Forced growth

After thumb surgery

After thumb surgery

Lemon and Limes

Lemon and Limes

Remember the Thumb Bummer fall I took in the Canadian Rockies? It turns out I did significant damage to the nerves and ligaments in the thumb of my dominant hand.  So, one of the results was painting for several months with my left—non-dominant—hand. My first “lefty” painting with large brushes felt as if I was back in art school!

Though this was only a short-term inconvenience for me,  I developed a lot of respect for artists who deal with disabilities in their everyday lives.  Not only was I forced to use a hand with less muscle control, I also found that I had to stand and hold brushes differently just to see the canvas. Thank goodness for a good tube squeezer, or I don’t think I’d ever have been able to get paint out!

My first piece was a simple arrangement of lemons and limes. Color and value became the most important aspects of this work as I taught myself a new way to paint.

Matanuska Valley

Matanuska Valley

Take a Bite

Take a Bite

Next, thanks to encouragement from artist Ruth Ann Sturgill,  I tried a palette knife painting with my left hand, and the results were pretty juicy. I also managed a few plein air pieces, one with fellow OPAS members on a very cold but sunny December day.  Since color and value became my focus, I then tried a large 40 x 30″ technique mixte still life, using multiple layers of glaze to create shape and form.

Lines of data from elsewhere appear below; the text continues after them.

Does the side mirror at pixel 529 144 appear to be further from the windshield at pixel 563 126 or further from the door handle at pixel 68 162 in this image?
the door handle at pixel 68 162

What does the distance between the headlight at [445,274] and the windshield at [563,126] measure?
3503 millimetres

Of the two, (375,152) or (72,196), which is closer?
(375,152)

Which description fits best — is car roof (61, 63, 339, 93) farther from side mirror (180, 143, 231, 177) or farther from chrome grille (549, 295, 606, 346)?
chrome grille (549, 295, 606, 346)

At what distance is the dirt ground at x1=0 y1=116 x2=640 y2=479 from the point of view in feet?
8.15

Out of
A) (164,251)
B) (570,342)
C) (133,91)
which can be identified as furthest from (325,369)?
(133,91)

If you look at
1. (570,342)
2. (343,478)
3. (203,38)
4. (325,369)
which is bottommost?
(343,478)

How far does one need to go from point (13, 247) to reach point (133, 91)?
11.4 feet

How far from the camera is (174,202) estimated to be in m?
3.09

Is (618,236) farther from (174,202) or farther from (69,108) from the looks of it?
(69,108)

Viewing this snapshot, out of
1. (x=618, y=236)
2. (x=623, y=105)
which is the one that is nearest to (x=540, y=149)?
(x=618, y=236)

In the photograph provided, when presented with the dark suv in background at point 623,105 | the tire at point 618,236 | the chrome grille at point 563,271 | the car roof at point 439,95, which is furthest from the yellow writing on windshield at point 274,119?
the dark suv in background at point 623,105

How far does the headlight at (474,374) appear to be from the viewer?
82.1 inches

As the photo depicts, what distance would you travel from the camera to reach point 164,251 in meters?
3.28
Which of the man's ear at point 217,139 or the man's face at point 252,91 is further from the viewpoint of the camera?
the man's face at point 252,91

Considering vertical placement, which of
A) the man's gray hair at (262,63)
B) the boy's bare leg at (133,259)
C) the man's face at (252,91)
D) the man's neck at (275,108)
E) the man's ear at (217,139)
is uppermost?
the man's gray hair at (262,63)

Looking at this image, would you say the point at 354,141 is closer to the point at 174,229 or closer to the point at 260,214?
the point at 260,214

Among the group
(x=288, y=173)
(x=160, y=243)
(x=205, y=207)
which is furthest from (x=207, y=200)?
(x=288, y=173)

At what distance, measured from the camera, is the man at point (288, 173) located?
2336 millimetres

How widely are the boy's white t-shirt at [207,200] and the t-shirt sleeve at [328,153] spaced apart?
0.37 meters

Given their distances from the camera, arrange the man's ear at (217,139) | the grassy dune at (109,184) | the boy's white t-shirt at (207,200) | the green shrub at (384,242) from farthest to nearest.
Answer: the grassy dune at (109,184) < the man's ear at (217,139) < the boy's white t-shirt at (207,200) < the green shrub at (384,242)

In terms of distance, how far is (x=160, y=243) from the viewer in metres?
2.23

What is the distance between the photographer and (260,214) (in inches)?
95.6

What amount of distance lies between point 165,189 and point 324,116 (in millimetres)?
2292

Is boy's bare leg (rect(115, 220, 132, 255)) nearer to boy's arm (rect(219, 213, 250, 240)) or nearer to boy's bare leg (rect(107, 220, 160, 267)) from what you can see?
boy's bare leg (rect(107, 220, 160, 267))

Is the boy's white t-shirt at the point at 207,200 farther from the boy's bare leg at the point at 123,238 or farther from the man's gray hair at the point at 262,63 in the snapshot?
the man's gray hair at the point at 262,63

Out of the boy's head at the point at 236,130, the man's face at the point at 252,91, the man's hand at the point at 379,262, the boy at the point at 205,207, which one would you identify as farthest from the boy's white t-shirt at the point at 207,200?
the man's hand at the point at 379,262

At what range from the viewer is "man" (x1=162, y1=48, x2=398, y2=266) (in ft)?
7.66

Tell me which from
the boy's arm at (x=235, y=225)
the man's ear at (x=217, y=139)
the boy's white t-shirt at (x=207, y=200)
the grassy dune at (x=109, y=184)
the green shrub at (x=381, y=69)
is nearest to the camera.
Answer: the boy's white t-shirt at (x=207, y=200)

I am happy to report that my cast is off! Although I continue with physical therapy exercises to regain some flexibility and strength, I am now back to painting with my right hand, even if slightly slower and still a little painfully. Yea!!!

It’ll be interesting to see how the looseness of left-handed painting continues to impact my painting style as my right hand regains it’s strength.